Leer historias es lo mío. De cualquier tipo. Desde las fábulas casi inverosímiles del Antiguo Testamento hasta los testimonios de poetas suicidas, caudillos militares en bata de dormir o viajeros a lomo de mulas.
Jonás y la ballena. La mujer de Lot, que se vuelve estatua de sal por mirar atrás cuando no debía. Los pecados innombrables de Sodoma y Gomorra. El arca de Noé con todos los animales de la creación, incluidos dinosaurios, behemoths o comejenes. Y los sinsabores de guerreros de sangrientas batallas. El pecho del poeta José “Presunción” Silva, teñido de púrpura antes del disparo fatal. El fuego eterno del 9 de abril de 1948. Guadalupe Salcedo, sin armas, a caballo, al frente de sus llaneros, orgulloso ante su inevitable asesinato a manos de los sicarios de turno.
Ahora, por las vueltas que da la vida, estoy leyendo un libro que durante lustros he leído por fragmentos, una cuota acá, otra allá, antes de que al autor le diera por organizarlos, corregirlos y ampliarlos. Se llama Colombia: una historia mínima, de Jorge Orlando Melo, en Crítica (Planeta), septiembre de 2020, y es un texto colosal. Escrito con la distancia del que está por encima del bien y del mal, es una aproximación precisa, elocuente e inspiradora a los “extremismos simétricos” de esta nación con la bandera al revés, aibmoloC de odios y amores.
Pocos temas escapan a la perspicacia de Jorge Orlando. Con agudeza y desenvoltura envidiables, narra los intríngulis de los conflictos de la Colonia y la Independencia, explica las secuelas devastadoras de las guerras civiles del siglo XIX, sondea a profundidad el devenir de tres repúblicas, (federal, conservadora, liberal) o describe con salero las costumbres de cocina, mesa, cama y escritorio durante 300 o 400 años. Si esta historia mínima fuera una serie de Netflix, la veríamos entre carcajadas, suspiros y lágrimas de cocodrilo.
Melo trata de ser objetivo o, al menos, neutral. A mí me parece que su narración es imparcial, no equitativa, pero sí ecuánime. Vale la pena leerla no sólo para revivir el pasado sino para decidirse a anticipar el futuro, y eso que yo no creo sino en el presente, aquí y ahora, hic et nunc, dicho con un latinajo al estilo de Marco Fidel Suárez o Miguel Antonio Caro.

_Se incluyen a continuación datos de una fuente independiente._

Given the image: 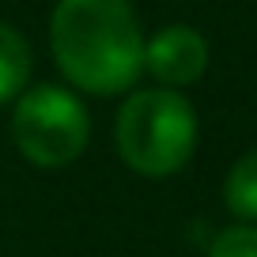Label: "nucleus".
<instances>
[{
	"instance_id": "f03ea898",
	"label": "nucleus",
	"mask_w": 257,
	"mask_h": 257,
	"mask_svg": "<svg viewBox=\"0 0 257 257\" xmlns=\"http://www.w3.org/2000/svg\"><path fill=\"white\" fill-rule=\"evenodd\" d=\"M113 140L128 170L144 178H170L193 159L197 113L189 98L167 87L133 91L117 110Z\"/></svg>"
},
{
	"instance_id": "7ed1b4c3",
	"label": "nucleus",
	"mask_w": 257,
	"mask_h": 257,
	"mask_svg": "<svg viewBox=\"0 0 257 257\" xmlns=\"http://www.w3.org/2000/svg\"><path fill=\"white\" fill-rule=\"evenodd\" d=\"M91 137L87 106L68 87L38 83L23 91L12 113V140L34 167H68L83 155Z\"/></svg>"
},
{
	"instance_id": "39448f33",
	"label": "nucleus",
	"mask_w": 257,
	"mask_h": 257,
	"mask_svg": "<svg viewBox=\"0 0 257 257\" xmlns=\"http://www.w3.org/2000/svg\"><path fill=\"white\" fill-rule=\"evenodd\" d=\"M27 76H31V46L16 27L0 19V102L23 95Z\"/></svg>"
},
{
	"instance_id": "0eeeda50",
	"label": "nucleus",
	"mask_w": 257,
	"mask_h": 257,
	"mask_svg": "<svg viewBox=\"0 0 257 257\" xmlns=\"http://www.w3.org/2000/svg\"><path fill=\"white\" fill-rule=\"evenodd\" d=\"M208 257H257V227H227L212 242Z\"/></svg>"
},
{
	"instance_id": "20e7f679",
	"label": "nucleus",
	"mask_w": 257,
	"mask_h": 257,
	"mask_svg": "<svg viewBox=\"0 0 257 257\" xmlns=\"http://www.w3.org/2000/svg\"><path fill=\"white\" fill-rule=\"evenodd\" d=\"M144 72H152L167 91L197 83L208 72V42H204V34L185 23H174V27H163L152 38H144Z\"/></svg>"
},
{
	"instance_id": "423d86ee",
	"label": "nucleus",
	"mask_w": 257,
	"mask_h": 257,
	"mask_svg": "<svg viewBox=\"0 0 257 257\" xmlns=\"http://www.w3.org/2000/svg\"><path fill=\"white\" fill-rule=\"evenodd\" d=\"M223 201L238 219H246V227L257 223V148L231 167L223 182Z\"/></svg>"
},
{
	"instance_id": "f257e3e1",
	"label": "nucleus",
	"mask_w": 257,
	"mask_h": 257,
	"mask_svg": "<svg viewBox=\"0 0 257 257\" xmlns=\"http://www.w3.org/2000/svg\"><path fill=\"white\" fill-rule=\"evenodd\" d=\"M49 49L72 87L121 95L144 72V31L128 0H57Z\"/></svg>"
}]
</instances>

Y además se entera uno de asuntos premacondianos: “En 1852, el secretario de Hacienda, Manuel Murillo Toro, propuso repartir los baldíos en pequeñas parcelas, entregar en propiedad hasta 30 hectáreas a los colonos que estuviesen ocupando o trabajando un baldío y prohibir acumular más de 640 hectáreas por propietario […]. El Congreso aprobó la ley, pero el presidente José Hilario López la vetó, considerándola ‘cuasi comunista’ e inapropiada en un país donde, según él, no había concentración de tierras”. ¡Joder y jolines! Semejante reforma agraria serviría hoy para empezar una guerra, no de Mil Días, como la de 1899 a 1902, sino de cinco o seis siglos, del 2022 (¡ojo al 22!) al 2666, año apocalíptico del buen Roberto Bolaño. Estudien historia de Colombia, vagas y vagos. Aunque sea la mínima. Por favor.
Rabito:
“Un negro conservador
es música que no suena.
Es como un parche en el culo
cuando el dolor es de muela”.
Antonio José Restrepo. Cancionero de Antioquia. 1929.
Rabillo: “—Vamos a atacarlo y si nos gana, es que no teníamos fuerza suficiente, y si no, es que sí”. Jorge Ibargüengoitia. Los relámpagos de agosto. 1964.